Para que a exploração desses excedentes tenha como base o interesse público, uma vez que foi a Petrobras que investiu na tecnologia para descoberta desse petróleo, ela deve ter a prioridade do contrato para sua exploração, na forma de prestação de serviços. Fica evidente que de acordo com os termos do edital do leilão, não havia como a União manter um controle efetivo sobre o “ritmo de produção do petróleo”. Esse controle é essencial para futuros acordos de exportação e de regulamentação para promover os interesses do Brasil diante da OPEP+ (14 países membros da OPEP mais Rússia, México e Cazaquistão).
Todo os excedentes de extração sem o controle da União torna injusta a distribuição da riqueza oriunda dos recursos que pertencem, por direito, às futuras gerações. Se o leilão tivesse êxito, governos futuros não poderiam alterar essa forma de exploração dos excedentes da cessão onerosa do pré-sal.
“A dívida social com a população brasileira, titular segundo a constituição dos recursos do petróleo, em termos de investimentos em saúde e educação públicas, em infraestrutura urbana e produtiva, em proteção ambiental, em ciência e tecnologia e na transição energética para fontes renováveis, somente será resgatada se estes recursos forem desenvolvidos de forma a maximizar o retorno para o interesse público.” [8]
Se o leilão tivesse sido um sucesso, o Brasil, mesmo assim, estaria vulnerável às pressões da organização dos países exportadores de petróleo, a OPEP+ (Argélia, Angola, Equador, Irã, Iraque, Kuwait, Líbia, Nigéria, Catar, Arábia Saudita, Emirados Árabes Unidos e Venezuela e o + Rússia, México e Cazaquistão). Ao vender sua soberania, deixaria de exercer o direito ao enfrentamento numa possível guerra de preços.
O fracasso do leilão, com a OPEP+ fora, com exceção do Catar, bem como a ausência de 11 das 14 interessadas (menos duas empresas chinesas e a Petrobras) deixou os excedentes da cessão onerosa lá no fundo do pré-sal, ainda pertencentes à União. Mas, isso não quer dizer que não possa haver um novo edital, reformulado, que torne atrativa a exploração dessa riqueza de todos os brasileiros.

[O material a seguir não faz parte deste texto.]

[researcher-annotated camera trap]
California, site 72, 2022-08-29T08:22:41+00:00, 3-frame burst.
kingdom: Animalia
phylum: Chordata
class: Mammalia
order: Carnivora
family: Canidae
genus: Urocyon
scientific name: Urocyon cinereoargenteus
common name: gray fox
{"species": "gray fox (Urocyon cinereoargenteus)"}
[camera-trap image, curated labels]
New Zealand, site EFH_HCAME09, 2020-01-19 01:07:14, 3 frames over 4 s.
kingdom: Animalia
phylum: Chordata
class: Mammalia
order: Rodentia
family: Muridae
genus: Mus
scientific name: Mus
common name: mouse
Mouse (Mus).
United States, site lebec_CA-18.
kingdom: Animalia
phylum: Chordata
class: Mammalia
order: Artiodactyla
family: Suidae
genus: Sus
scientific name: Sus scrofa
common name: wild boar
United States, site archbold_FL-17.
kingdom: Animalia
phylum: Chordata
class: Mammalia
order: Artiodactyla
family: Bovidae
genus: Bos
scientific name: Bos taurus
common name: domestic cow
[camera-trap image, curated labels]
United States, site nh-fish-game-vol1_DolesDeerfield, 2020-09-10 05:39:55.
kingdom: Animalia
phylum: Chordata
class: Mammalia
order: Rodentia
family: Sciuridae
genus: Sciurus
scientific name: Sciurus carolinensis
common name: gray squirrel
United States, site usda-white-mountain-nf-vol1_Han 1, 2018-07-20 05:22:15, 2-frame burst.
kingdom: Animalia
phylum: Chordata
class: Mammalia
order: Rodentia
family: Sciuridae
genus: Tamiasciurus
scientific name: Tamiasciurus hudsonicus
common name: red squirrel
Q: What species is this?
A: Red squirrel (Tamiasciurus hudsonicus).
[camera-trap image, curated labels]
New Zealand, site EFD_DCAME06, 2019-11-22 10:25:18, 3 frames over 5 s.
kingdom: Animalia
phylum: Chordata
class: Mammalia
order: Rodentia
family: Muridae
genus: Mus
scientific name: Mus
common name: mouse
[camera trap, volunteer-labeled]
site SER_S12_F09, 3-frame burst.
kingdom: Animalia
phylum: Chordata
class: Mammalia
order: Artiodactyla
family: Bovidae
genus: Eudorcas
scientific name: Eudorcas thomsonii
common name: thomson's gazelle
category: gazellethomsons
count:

É importante, também, especular os motivos que podem explicar o fracasso do megaleilão. Listei abaixo algumas considerações:
1. Analistas internacionais já sinalizaram que o preço do petróleo deve despencar de $62 o barril para $45 o barril [9]. Isso pode mostrar a preocupação da OPEP+ com um possível êxito do leilão brasileiro. Inundar o mercado mundial com petróleo extraído de países fora do cartel agravaria o cenário já previsto e aceleraria a queda dos preços no mercado internacional. Esse pode ser um dos principais motivos que levou ao fracasso do leilão do pré-sal brasileiro.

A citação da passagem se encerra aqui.